The current generation of PDAs generally come with a much wider range of synchronization options, both wired and wireless than we had in the bad old days. The challenge is to arrange your applications to function with data that you may refresh only occasionally. Circumstances exist where you can depend on ubiquitous network connectivity for PDAs (Wi-Fi-enabled corporate campus, wireless WAN-enabled PDAs, and so on), but most often, users should consider data on a PDA to be less than real time and refreshed only occasionally. Sybase iAnywhere, among other solutions, offers technology to help maintain data consistency with mobile platforms. In general, however, it's best to start your application development with a baseline assumption that PDAs will synchronize only intermittently — and that the data may be hours or days old.
Converging Worlds
Communication and computing worlds are converging fast. The growing ubiquity of wireless networks and mobile devices such as PDAs could soon tip the balance, leaving the majority of organizations in a hurry to get to stage three, where they will be managing data issues more carefully and methodically. Strategic interest in developing real-time data access and business intelligence to support automated business processes will also push the need for more sophisticated architectures that include PDAs and mobility as part of their enterprise view.

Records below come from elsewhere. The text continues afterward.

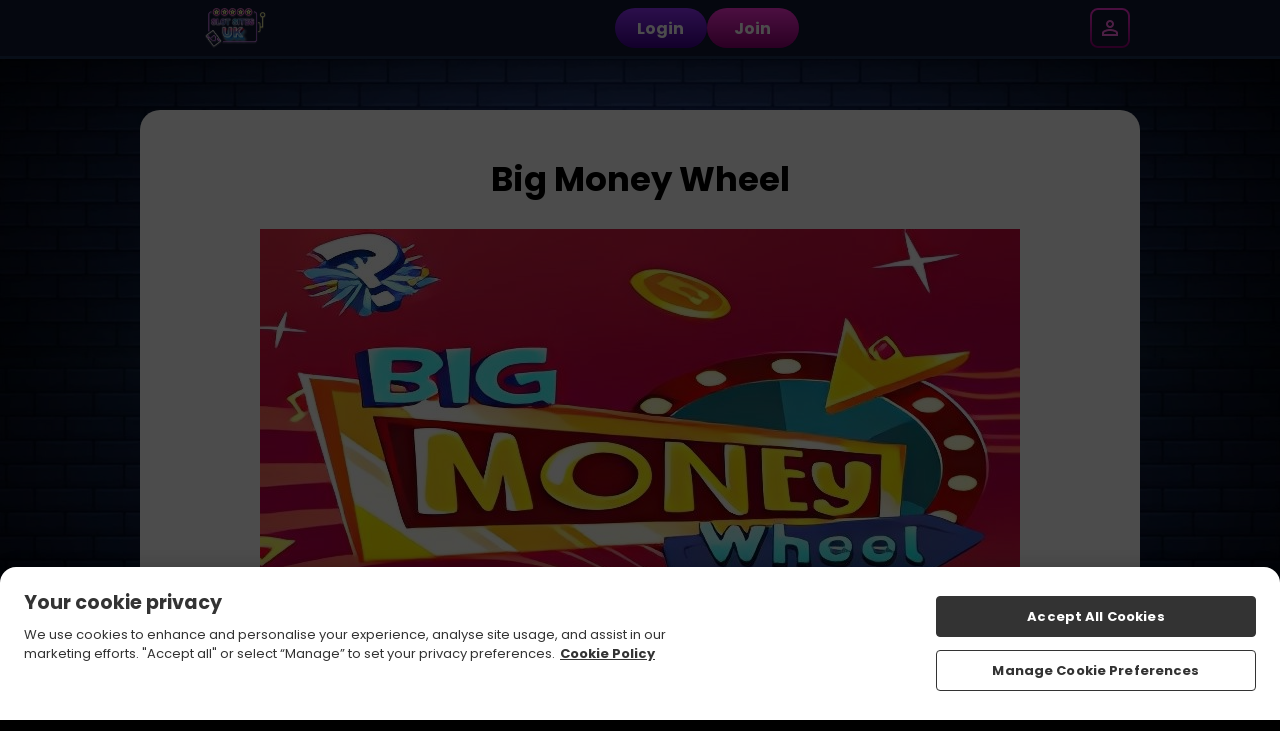

--- FILE ---
content_type: text/plain
request_url: https://www.google-analytics.com/j/collect?v=1&_v=j102&a=1477755317&t=pageview&_s=1&dl=https%3A%2F%2Fwww.slotsitesuk.co.uk%2Fall-games%2Fslots%2Fbig-money-wheel&ul=en-us%40posix&dt=Big%20Money%20Wheel%20%7C%20New%20%E2%9A%A1%EF%B8%8F%20%7C%20Slot%20Sites%20UK&sr=1280x720&vp=1280x720&_u=YEBAAEABAAAAACAAI~&jid=1685999517&gjid=1557126337&cid=2126564922.1768551074&tid=UA-217571270-1&_gid=2088190718.1768551074&_r=1&_slc=1&gtm=45He61f0h2n81WDQ5CZKv857691045za200zd857691045&gcd=13l3l3l3l1l1&dma=0&tag_exp=103116026~103200004~104527907~104528501~104684208~104684211~105391253~115495940~115616986~115938466~115938468~117041587&z=609070400
body_size: -452
content:
2,cG-3396Y4GP98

Nonetheless, the practical approach is to look at business need — often already pretty clear based on use of personally owned devices — and match technology approaches to fit the need. We live in exciting times — times that demand sober, hard-headed judgment about technology initiatives, rather than a race after the latest silver bullet.
Richard Hoffman is a technology architect for Web/portal-based, mobile, and wireless systems, and a former technology editor for Network Computing Magazine.